A general process of producing grain oriented electrical steel sheet involves: preparing a steel slab with a predetermined chemical composition; subjecting the steel slab to hot rolling and cold rolling to form a steel sheet; then subjecting the steel sheet to decarburization annealing; and subjecting the steel sheet to subsequent final annealing for secondary recrystallization. Secondary recrystallization occurs during the final annealing among these process steps to generate coarse grains with their easy magnetization axes aligned in the rolling direction, with the result that excellent magnetic properties can be obtained. Since this final annealing is performed on a coiled steel sheet over a long period of time, it is a common practice to apply to the steel sheet prior to the final annealing, an annealing separator mainly composed of magnesia, the annealing separator being applied as a slurry obtained by suspending the annealing separator with water to prevent sticking of inner and outer wraps of the coiled steel sheet.

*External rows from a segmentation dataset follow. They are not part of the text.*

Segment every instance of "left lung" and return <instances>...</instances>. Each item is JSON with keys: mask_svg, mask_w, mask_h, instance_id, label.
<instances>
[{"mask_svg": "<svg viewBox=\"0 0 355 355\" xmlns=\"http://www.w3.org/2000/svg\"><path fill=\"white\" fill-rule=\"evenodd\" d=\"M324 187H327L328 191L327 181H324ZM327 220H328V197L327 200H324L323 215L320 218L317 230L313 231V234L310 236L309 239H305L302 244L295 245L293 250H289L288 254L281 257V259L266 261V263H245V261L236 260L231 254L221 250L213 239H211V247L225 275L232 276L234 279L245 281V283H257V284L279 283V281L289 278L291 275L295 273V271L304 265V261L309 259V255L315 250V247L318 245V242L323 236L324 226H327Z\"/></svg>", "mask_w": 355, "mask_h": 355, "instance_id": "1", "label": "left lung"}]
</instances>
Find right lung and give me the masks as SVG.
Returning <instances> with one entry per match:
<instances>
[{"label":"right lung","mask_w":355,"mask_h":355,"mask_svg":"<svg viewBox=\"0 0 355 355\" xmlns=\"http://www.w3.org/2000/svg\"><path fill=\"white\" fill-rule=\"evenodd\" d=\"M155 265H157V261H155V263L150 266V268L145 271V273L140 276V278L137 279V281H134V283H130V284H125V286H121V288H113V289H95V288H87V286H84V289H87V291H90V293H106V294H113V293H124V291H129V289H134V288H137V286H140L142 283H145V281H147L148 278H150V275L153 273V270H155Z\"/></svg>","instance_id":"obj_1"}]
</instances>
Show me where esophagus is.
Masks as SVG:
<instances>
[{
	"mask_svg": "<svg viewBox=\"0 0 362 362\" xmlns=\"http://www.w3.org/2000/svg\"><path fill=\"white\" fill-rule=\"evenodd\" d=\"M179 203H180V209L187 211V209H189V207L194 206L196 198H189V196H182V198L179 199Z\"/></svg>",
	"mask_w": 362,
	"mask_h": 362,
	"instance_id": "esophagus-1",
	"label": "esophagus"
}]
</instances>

In addition to serving as such an annealing separator, the magnesia also serves to react with an oxide layer mainly composed of SiO2, which layer is formed on a surface of the steel sheet during the decarburization annealing (primary recrystallization annealing) prior to the final annealing, to thereby form a forsterite (Mg2SiO4) film on the surface. It is very difficult to form a uniform forsterite film by coil annealing, and various proposals have been made to this end.
For example, JP 54-014566 B2 proposes a method of forming a uniform film, in which magnesia containing, in an amount of 1% to 20%, the particles passing through a 100-mesh sieve, but not through a 325-mesh sieve (44 μm to 150 μm) is used as an annealing separator to prevent sticking of wraps of a coiled steel sheet and improve the gas flowability in the coil.
We observed, however, in JP 54-014566 B2, the following problems: magnesia containing, in an amount 1% to 20%, the particles passing through a 100-mesh sieve, but not through a 325-mesh sieve (44 μm to 150 μm) is indeed very effective in forming a uniform forsterite film, but may cause surface roughness due to local projections formed on a surface of the forsterite film. This surface roughness also causes a reduction in the stacking factor in stacking products, as well as film defects due to dropping of the aforementioned projections.
It could therefore be helpful to provide an annealing separator for a grain oriented electrical steel sheet which does not inhibit the flowability of an atmospheric gas during the final annealing of the coil-shaped product and can prevent the occurrence of surface roughness.